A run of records
** Begin **

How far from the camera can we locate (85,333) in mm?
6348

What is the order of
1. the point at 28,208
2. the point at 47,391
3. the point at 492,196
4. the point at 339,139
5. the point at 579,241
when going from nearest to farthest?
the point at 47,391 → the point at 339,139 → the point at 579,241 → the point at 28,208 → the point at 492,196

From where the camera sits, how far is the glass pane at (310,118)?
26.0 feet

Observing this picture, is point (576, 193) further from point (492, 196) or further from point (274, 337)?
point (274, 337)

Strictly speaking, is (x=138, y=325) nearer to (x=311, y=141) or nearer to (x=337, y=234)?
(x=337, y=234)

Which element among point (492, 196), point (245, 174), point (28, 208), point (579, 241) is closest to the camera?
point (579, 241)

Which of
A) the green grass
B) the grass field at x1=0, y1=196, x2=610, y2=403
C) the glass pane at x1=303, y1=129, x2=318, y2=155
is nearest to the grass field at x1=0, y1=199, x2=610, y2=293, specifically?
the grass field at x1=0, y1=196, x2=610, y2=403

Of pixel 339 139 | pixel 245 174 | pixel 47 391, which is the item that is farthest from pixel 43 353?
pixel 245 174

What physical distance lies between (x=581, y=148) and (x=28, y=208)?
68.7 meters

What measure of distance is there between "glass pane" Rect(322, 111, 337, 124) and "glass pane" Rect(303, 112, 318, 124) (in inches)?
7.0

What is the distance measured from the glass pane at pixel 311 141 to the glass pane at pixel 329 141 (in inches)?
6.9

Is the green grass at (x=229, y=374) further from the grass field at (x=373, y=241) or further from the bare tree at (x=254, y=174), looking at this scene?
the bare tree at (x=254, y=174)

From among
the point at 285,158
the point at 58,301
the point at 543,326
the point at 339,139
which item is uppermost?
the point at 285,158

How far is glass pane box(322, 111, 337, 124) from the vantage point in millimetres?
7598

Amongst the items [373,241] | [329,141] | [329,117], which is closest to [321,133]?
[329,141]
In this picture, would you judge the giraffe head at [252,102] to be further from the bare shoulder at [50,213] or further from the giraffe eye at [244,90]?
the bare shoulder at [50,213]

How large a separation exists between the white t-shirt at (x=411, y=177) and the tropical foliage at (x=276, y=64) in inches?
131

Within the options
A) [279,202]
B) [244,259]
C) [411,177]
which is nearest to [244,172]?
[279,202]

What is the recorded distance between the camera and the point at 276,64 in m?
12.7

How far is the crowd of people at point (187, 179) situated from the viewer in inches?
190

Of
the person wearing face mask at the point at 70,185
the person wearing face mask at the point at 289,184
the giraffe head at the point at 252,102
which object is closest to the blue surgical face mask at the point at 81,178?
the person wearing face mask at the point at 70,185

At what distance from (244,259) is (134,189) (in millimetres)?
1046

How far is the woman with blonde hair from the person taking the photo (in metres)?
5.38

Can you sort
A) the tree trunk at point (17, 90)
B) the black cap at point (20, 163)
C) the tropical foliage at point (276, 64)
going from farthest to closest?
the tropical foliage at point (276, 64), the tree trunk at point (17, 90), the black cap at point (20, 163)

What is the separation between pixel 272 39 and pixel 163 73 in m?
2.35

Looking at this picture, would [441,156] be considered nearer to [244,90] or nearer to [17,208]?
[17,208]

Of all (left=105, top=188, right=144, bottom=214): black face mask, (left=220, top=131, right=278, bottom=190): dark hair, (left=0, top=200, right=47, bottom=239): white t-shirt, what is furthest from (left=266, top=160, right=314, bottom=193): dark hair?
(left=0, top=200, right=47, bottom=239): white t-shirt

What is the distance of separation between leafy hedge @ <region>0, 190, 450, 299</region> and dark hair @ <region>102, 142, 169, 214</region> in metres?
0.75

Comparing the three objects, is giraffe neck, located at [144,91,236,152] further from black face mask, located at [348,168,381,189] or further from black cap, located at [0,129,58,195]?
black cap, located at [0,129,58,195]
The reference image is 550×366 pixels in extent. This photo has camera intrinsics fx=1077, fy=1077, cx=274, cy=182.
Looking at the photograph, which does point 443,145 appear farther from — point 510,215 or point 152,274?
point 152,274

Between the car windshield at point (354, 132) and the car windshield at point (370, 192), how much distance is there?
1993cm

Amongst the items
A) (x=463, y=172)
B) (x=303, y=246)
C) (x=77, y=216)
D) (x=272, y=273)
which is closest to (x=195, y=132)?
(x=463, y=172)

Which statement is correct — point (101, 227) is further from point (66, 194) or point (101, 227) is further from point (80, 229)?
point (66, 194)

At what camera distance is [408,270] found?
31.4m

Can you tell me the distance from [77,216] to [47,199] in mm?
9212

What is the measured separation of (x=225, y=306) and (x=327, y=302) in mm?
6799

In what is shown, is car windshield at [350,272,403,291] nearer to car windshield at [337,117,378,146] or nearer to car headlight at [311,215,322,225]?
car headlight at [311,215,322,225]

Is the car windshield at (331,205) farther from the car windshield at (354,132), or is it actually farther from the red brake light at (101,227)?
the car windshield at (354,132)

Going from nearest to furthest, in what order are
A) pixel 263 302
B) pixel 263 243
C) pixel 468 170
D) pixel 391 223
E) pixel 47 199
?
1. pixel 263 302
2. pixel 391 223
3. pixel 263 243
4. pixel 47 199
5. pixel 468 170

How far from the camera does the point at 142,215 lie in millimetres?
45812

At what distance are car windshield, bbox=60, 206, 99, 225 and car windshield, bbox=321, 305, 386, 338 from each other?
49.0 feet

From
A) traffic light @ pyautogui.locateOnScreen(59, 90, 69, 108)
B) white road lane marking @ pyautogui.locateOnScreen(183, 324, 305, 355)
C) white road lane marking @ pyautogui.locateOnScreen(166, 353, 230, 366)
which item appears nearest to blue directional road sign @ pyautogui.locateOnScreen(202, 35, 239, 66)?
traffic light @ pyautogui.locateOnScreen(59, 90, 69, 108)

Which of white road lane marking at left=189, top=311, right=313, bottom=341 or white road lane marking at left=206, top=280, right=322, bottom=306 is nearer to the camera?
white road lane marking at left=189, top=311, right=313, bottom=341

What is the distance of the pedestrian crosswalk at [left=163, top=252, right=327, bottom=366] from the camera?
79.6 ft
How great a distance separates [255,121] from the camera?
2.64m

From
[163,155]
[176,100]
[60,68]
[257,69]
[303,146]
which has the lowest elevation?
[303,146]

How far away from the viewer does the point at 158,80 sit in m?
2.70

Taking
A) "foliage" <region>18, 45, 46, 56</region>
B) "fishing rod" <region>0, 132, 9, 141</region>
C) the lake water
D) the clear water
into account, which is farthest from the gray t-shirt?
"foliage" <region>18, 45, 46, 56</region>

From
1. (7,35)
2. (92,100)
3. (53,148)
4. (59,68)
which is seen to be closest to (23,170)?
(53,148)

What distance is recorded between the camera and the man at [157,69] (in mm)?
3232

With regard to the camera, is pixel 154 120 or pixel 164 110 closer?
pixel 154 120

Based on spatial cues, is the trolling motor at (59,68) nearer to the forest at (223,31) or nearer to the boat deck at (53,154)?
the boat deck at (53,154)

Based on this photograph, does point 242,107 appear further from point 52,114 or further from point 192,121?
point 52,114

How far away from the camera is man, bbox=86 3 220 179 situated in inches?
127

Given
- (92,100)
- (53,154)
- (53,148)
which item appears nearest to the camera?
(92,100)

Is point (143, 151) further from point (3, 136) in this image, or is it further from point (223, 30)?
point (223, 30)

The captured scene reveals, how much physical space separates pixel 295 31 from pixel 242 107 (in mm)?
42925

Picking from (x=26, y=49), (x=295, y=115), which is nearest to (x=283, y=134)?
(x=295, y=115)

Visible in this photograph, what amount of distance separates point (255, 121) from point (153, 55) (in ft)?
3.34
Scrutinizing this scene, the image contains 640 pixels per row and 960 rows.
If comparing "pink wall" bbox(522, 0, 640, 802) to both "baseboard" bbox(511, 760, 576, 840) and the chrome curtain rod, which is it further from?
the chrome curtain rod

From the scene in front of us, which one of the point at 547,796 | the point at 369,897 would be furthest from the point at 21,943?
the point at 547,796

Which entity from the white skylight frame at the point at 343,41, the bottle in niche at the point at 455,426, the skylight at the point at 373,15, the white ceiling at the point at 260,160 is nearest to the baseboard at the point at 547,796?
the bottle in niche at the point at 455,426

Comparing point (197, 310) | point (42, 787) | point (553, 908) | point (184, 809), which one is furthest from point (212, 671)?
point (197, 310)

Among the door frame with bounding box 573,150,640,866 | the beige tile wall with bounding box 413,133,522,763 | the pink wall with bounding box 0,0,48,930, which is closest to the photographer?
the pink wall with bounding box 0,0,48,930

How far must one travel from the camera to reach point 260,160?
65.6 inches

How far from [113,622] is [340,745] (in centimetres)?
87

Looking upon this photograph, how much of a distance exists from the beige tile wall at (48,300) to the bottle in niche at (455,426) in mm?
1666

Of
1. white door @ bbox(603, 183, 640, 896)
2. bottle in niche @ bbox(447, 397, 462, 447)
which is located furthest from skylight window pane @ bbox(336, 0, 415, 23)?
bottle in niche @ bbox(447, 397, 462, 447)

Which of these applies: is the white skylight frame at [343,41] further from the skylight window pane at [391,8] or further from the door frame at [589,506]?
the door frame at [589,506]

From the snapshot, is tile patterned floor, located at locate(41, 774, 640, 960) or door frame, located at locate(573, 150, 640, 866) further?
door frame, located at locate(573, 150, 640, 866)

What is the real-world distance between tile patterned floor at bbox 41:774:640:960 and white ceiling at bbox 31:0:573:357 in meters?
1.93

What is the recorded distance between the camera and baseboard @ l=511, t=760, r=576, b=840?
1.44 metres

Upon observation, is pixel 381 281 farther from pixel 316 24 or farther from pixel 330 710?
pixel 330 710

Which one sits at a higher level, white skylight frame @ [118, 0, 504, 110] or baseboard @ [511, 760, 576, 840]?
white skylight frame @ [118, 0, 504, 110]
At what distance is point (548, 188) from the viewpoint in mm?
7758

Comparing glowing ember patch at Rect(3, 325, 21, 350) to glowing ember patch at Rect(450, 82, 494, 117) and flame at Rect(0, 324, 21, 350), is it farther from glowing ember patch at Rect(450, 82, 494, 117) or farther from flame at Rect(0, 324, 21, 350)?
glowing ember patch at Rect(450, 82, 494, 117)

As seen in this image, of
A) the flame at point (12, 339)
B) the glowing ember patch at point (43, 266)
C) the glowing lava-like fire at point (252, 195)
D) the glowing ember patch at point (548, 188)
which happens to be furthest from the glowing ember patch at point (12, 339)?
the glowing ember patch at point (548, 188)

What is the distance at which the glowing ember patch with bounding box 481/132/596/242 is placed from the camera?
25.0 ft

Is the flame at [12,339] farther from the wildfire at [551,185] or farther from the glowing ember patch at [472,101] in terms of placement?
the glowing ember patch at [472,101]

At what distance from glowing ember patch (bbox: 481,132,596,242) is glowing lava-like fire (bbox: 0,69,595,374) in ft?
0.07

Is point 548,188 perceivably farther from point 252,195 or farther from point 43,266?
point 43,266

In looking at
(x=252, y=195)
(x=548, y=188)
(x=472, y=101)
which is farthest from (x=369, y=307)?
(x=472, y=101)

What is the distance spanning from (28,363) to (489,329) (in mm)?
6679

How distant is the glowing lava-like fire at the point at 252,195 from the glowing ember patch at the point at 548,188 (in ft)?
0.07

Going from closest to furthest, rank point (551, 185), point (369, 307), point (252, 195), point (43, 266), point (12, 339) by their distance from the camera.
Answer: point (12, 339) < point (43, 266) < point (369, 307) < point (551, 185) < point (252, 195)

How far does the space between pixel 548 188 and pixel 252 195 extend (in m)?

** End **

> _WORK TO BE COMPLETED_
Quote only the lines from the one containing "Is point 548,188" through the final line of the records, with both ends included.

> _TASK ANSWER_
Is point 548,188 perceivably farther from point 252,195 or farther from point 43,266?
point 43,266

In looking at
(x=252, y=195)
(x=548, y=188)
(x=472, y=101)
which is farthest from (x=369, y=307)?
(x=472, y=101)

What is the distance spanning from (28,363) to (489,329) (in mm)?
6679

How distant is the glowing lava-like fire at the point at 252,195 from the glowing ember patch at the point at 548,188 (in ft)?
0.07

Going from closest to furthest, rank point (551, 185), point (369, 307), point (252, 195), point (43, 266), point (12, 339) by their distance from the camera.
Answer: point (12, 339) < point (43, 266) < point (369, 307) < point (551, 185) < point (252, 195)

How far does the space between pixel 548 188 and pixel 252 195 extend (in m)?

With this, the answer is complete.